■ **Page excerpt**:
*** Begin section ***

Each product we feature has been independently selected and reviewed by our editorial team. If you make a purchase using the links included, we may earn commission.
Fault Stars

Author, vlogger, and “nerdfighter” John Green has written books for young adults on a number of difficult topics, and he’s back with a remarkable book, The Fault in Our Stars, (out Jan. 10) about Hazel and Augustus (who goes by “Gus”), two teens battling cancer. It might sound like a dreary topic, but the novel is quite the opposite. It’s bursting with humor and exuberance, even if there are some extremely sad moments. Green took the time to talk to EW, and he also shared with us the exclusive trailer for this must-read novel. See below, nerdfighters!

ENTERTAINMENT WEEKLY: Why did you choose to tackle cancer as your next topic?

JOHN GREEN: When I first graduated from college, I worked as a chaplain at a children’s hospital for about five months. While I was there, I saw a lot of young people with cancer and other serious diseases, and I was struck by how different they were from my expectations. The culture surrounding sick kids tends to tell us they are either going to be these fountains of wisdom or they are going to be these sad-eyed, terrible tragedies — the truth is a lot more complex than that. Sick kids are a lot like other people. I learned that during my time at the hospital and also the next 10 or 11 years trying to reflect it in fiction. Then in 2008 I met a young woman who had cancer who was a reader of my books, and through knowing her it became possible to write the story.

Did you have reservations about fictionalizing cancer and its treatment? As you note in the acknowledgements of the book, Phalanxifor, the “miracle” drug that keeps Hazel’s cancer from spreading, doesn’t actually exist.

*** End section ***

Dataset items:
*** Begin section ***

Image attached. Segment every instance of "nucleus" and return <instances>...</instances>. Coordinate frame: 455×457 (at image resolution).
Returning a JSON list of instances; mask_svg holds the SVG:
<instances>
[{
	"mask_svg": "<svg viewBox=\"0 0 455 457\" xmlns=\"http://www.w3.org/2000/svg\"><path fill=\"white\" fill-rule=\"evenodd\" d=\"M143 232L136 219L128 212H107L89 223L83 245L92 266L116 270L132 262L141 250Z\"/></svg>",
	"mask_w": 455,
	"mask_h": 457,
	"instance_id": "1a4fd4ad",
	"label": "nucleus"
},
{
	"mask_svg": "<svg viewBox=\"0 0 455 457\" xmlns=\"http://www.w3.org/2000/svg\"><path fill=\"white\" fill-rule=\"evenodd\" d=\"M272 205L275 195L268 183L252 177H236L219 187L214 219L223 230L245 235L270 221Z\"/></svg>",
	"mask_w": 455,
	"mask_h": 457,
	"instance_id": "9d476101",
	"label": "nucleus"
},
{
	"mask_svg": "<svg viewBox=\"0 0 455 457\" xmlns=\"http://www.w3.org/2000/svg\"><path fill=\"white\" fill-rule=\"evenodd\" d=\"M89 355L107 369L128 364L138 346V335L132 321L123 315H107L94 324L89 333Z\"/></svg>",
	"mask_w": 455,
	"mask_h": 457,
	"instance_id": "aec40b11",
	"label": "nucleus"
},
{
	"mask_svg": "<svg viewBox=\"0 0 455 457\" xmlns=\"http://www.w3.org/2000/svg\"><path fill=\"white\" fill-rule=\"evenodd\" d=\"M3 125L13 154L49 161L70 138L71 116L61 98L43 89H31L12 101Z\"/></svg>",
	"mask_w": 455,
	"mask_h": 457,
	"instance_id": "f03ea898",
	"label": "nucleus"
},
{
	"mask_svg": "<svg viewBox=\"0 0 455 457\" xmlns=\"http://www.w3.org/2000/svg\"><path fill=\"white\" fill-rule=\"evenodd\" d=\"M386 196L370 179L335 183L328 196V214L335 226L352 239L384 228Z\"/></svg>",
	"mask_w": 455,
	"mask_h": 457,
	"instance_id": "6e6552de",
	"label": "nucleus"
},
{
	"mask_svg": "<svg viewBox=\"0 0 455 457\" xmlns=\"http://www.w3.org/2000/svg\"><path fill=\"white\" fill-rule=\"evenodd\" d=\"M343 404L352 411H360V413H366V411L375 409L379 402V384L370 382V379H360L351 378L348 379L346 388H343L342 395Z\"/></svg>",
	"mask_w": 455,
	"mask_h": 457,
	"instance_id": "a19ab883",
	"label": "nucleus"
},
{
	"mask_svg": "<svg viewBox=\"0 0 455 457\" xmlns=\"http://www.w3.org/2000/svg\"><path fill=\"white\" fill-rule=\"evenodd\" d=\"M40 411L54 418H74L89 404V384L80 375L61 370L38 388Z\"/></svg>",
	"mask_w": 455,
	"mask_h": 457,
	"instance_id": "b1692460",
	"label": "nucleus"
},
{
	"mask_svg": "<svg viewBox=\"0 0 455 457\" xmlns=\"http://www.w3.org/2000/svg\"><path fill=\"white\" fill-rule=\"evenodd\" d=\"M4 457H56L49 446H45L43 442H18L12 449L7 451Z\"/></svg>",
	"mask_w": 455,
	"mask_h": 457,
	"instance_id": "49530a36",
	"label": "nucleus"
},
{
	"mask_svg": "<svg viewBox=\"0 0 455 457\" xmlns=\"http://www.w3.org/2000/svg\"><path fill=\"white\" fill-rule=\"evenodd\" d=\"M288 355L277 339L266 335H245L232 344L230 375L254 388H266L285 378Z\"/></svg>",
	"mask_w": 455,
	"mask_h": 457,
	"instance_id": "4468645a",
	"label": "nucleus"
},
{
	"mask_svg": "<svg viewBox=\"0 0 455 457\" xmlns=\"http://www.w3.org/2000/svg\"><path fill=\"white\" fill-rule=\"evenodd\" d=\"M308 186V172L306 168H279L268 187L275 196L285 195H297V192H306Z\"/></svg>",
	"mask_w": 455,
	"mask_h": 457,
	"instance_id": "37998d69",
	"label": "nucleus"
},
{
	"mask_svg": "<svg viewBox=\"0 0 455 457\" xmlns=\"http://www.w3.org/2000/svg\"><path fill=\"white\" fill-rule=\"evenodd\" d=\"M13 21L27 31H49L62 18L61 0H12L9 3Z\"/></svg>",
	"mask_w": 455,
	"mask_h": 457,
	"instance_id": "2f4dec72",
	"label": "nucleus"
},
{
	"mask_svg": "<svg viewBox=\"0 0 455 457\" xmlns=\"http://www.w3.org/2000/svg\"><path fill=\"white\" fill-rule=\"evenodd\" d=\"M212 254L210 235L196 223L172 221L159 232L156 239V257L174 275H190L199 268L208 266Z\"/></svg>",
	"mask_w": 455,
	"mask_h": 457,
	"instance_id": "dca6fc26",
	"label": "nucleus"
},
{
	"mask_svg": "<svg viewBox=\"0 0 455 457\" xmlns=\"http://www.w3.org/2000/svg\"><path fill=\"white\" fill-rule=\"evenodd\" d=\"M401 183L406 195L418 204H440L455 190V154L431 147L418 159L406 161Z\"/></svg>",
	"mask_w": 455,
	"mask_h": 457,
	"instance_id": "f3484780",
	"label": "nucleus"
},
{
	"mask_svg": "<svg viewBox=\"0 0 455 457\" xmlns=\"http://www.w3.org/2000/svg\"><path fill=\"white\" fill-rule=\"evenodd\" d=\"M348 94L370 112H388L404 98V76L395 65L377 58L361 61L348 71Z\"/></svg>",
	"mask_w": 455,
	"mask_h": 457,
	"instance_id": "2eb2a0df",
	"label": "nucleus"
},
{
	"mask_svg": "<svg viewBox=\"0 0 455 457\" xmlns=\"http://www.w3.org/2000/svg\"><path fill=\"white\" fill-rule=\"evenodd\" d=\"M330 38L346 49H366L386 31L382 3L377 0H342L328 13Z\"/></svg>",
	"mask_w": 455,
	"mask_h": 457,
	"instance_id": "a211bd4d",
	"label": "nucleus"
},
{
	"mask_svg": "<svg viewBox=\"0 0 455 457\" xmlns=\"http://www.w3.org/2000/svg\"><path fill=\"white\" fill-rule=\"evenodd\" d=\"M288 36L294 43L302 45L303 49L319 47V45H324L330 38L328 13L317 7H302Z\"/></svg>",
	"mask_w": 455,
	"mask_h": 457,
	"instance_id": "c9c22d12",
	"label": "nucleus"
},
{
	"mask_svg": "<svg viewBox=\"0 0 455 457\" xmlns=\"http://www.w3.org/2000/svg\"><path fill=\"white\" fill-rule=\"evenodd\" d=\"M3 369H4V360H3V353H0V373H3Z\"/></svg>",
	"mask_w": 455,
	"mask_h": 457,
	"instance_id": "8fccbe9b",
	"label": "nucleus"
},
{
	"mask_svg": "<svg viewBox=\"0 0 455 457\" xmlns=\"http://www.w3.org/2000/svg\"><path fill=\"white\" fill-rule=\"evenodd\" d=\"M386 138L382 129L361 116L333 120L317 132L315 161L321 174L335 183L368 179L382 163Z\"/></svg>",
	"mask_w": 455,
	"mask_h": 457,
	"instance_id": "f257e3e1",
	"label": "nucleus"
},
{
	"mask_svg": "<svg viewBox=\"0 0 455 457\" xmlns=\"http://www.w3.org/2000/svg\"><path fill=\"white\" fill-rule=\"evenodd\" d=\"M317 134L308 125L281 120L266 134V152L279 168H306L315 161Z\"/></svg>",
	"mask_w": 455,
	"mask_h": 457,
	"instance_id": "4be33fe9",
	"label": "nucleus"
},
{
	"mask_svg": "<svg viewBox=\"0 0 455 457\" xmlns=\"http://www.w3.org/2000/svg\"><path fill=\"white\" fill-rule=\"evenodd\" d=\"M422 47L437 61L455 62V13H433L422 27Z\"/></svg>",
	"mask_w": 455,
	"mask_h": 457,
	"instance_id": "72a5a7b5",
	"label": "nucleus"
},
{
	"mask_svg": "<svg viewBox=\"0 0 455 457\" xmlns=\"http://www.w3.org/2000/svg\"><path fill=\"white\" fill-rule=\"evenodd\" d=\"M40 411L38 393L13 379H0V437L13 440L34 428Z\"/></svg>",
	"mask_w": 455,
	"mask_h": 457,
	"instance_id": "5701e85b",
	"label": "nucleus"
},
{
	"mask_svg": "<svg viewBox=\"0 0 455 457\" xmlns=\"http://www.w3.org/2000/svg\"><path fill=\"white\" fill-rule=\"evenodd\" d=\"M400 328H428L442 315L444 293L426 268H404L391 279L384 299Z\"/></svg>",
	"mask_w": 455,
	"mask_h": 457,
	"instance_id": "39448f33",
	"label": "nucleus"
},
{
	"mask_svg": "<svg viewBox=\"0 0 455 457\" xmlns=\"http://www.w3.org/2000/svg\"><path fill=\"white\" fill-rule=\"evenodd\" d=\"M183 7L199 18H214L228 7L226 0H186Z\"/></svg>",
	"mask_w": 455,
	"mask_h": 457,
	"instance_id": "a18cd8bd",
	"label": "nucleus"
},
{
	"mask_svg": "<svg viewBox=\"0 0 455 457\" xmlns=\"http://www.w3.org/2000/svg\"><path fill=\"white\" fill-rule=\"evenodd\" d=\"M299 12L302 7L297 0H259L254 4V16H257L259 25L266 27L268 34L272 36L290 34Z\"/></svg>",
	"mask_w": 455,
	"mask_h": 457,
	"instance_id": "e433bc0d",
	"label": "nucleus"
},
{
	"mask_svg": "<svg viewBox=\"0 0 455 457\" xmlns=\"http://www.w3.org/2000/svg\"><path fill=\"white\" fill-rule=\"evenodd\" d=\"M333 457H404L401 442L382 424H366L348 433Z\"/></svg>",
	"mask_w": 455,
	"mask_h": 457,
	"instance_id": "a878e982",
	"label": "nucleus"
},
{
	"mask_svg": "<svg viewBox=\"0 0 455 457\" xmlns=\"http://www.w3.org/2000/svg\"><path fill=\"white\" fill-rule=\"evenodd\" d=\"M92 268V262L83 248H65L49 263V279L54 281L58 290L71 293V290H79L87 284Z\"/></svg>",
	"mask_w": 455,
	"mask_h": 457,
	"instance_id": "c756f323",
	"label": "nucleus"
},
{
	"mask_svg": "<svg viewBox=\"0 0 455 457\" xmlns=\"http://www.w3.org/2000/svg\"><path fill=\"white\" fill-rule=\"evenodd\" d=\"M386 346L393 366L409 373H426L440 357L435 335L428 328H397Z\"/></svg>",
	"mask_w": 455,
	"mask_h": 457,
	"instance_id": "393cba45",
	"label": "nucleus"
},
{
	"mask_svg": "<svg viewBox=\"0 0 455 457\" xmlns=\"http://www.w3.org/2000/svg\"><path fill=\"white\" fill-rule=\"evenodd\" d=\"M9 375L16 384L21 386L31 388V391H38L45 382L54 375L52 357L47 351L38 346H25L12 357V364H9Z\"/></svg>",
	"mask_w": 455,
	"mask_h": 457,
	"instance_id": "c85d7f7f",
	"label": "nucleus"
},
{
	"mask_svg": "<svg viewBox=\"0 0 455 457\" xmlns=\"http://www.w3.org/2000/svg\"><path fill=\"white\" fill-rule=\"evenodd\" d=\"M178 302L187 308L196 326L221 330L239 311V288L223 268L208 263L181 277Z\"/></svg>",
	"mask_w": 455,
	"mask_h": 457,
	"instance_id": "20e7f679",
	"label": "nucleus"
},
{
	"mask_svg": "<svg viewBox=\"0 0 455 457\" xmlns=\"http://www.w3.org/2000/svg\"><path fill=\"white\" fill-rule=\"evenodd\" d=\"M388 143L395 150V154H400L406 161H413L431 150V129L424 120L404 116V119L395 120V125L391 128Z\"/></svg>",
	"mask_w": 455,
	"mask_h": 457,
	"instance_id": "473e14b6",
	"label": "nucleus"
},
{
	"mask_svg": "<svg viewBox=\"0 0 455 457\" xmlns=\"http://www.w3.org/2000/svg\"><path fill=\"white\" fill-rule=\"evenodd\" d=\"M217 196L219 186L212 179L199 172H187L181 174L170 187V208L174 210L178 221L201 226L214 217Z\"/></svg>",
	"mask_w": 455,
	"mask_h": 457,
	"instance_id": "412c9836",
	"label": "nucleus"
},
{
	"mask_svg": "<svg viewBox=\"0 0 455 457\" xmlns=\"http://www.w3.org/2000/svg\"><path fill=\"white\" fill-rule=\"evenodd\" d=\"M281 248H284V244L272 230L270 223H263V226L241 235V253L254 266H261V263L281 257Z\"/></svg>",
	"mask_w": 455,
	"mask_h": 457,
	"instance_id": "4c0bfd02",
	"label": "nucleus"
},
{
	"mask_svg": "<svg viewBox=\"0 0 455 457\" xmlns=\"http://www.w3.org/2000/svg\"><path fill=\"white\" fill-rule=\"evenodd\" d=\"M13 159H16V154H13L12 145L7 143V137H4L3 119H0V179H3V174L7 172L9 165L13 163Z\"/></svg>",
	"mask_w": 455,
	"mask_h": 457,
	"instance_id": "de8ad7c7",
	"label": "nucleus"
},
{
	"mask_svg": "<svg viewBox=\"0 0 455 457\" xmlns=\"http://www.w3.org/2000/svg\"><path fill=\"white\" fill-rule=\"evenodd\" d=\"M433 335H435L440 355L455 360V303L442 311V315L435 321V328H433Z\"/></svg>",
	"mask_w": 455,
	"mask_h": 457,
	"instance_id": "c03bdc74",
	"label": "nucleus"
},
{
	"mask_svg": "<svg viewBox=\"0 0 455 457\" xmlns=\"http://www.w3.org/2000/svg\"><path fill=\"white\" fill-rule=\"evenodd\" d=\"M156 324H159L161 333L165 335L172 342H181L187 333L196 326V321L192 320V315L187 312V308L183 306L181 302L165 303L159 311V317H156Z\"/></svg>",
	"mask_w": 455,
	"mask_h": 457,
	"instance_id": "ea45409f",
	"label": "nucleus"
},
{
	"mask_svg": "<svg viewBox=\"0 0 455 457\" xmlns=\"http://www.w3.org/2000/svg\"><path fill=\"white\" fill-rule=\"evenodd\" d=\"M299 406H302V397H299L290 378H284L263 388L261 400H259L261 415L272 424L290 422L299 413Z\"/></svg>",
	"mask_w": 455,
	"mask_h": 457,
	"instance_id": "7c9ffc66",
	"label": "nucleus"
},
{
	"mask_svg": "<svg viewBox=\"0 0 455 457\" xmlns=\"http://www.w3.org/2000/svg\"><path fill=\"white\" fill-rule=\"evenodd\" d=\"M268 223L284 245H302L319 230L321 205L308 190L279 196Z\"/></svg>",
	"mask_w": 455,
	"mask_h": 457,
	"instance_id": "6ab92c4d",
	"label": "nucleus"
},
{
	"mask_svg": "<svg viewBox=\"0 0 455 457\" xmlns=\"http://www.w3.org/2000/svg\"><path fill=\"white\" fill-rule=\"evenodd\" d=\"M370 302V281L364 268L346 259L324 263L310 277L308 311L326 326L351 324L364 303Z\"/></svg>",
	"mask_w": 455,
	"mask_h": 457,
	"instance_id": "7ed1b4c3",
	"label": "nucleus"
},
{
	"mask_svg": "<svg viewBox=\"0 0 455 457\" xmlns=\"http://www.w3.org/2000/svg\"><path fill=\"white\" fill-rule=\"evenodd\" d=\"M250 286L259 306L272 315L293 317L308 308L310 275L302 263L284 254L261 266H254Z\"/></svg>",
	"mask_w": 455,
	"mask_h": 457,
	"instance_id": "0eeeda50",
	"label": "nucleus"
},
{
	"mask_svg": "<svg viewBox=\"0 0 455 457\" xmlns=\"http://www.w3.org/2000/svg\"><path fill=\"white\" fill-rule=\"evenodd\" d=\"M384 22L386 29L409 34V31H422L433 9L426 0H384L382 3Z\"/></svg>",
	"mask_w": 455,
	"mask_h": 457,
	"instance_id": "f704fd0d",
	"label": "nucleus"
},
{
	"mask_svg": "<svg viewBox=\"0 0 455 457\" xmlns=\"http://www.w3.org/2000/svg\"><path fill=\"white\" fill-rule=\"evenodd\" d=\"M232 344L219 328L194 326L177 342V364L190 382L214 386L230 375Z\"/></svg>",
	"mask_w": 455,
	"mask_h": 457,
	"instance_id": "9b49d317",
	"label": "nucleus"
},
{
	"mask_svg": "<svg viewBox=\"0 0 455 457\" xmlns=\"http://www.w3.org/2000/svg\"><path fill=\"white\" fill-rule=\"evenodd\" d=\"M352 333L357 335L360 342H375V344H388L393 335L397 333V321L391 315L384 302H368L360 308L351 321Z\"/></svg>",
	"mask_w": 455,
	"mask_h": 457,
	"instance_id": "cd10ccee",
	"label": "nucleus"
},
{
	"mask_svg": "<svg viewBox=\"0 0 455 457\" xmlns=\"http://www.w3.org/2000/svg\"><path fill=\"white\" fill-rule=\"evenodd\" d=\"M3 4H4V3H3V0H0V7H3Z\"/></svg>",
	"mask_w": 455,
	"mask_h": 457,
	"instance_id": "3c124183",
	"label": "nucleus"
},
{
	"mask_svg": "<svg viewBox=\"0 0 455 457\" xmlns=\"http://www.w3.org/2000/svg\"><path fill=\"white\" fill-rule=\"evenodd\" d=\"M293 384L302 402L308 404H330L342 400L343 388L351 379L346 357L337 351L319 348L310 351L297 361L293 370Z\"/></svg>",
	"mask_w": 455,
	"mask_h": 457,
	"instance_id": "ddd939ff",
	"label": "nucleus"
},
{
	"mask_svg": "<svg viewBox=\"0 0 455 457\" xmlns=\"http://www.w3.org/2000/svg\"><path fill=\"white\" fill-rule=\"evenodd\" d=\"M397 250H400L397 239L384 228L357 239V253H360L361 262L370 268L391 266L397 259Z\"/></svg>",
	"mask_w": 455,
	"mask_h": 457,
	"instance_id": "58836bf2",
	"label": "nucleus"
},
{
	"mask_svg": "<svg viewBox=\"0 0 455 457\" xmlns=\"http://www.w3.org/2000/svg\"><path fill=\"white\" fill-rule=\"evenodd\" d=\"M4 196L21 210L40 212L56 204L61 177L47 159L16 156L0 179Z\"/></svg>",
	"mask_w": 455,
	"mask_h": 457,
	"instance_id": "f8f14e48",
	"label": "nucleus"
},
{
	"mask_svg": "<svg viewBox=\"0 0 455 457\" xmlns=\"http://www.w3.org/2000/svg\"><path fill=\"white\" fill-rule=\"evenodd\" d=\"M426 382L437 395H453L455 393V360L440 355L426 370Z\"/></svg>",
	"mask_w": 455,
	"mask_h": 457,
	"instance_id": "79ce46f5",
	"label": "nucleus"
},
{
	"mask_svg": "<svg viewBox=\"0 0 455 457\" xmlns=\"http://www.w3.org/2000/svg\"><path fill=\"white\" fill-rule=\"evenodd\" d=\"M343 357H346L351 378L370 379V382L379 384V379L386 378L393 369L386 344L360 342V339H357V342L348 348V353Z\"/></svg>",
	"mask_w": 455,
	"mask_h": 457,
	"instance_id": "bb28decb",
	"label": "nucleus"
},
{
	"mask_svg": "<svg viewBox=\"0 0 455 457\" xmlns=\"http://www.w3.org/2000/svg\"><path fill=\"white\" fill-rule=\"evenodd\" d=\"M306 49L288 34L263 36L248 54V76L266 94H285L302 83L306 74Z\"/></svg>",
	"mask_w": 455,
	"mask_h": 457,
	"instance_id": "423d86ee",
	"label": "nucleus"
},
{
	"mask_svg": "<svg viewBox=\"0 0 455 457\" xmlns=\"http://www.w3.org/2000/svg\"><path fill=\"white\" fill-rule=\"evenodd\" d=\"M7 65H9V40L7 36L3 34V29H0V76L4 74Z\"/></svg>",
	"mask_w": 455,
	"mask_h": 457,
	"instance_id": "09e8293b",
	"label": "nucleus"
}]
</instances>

*** End section ***

■ **Tasks and exercises**:
[a] According to the interview about The Fault in Our Stars, how long did John Green work as a chaplain at a children's hospital?
[b] Write the next part of the John Green interview about The Fault in Our Stars, starting with his reply to the last question.

■ **Expected responses**:
[a] About five months.

[b]
Well, there are amazing treatments for some kinds of cancer. So the drug Phalanxifor is very similar to the drug Herceptin. It’s just that Herceptin is for one type of cancer and Phalanxifor is useful for this one type of thyroid cancer. I didn’t have reservations about fictionalizing the treatment because it was important to me that people didn’t think I was trying to write a memoir or some kind of nonfiction story. This is a novel. I don’t want to try and tell a true story about cancer treatment. That is not where my talent lies.

The original title of the book was The Sequel, which I can guess refers to the subplot about Peter van Houten, the Dutch author that Hazel and Gus are obsessed with. I imagine this novel went through lots of changes over the years.

It was a long ten years of finding different ways to do the story. For a long time the book was a sequel to this novel by Peter Van Houten. Or that Hazel was seeking a sequel in the novel, and in that search she found this sequel. But writers tend to fall in love with their own schtick. I clung to it for a long time, even though it didn’t work. One of the complicated things of living in the internet age is you feel close to people, or feel close to people who you actually have a very complicated relationship, and the complexity of that relationship doesn’t come out until you encounter each other in real life.

I know that you’ve written from the point of view of many different types of characters. Were you nervous at all about writing as a teenage girl?

It wasn’t uncomfortable for me at all. Maybe it should have been. It was a little uncomfortable for me when I was reading the audiobook — that was a little awkward. [Laughs] I never thought I would write a female narrator. For whatever reason, I didn’t feel like I was writing a female narrator — I felt I was writing Hazel. I felt very, very close to Hazel and deeply empathetic to her. You know, I hate it when writers say this — I think it’s the most pretentious thing in the world — but unfortunately it’s true in this case: I did not feel as if I were writing her. I felt like she was kind of taking care of herself. That said, when my wife and editor first read the story they were like, “Girls don’t wear those clothes anymore. You’re clearly imagining 1996.” So they updated me on the clothes.

But you got America’s Next Top Model down.

I’m suddenly rooting for that show to stay a hit for many more years.

I feel like it will for at least five more season — sorry, cycles.


As for Gus, he’s such an amazing, unique character who really brings Hazel to life. Where did he come from?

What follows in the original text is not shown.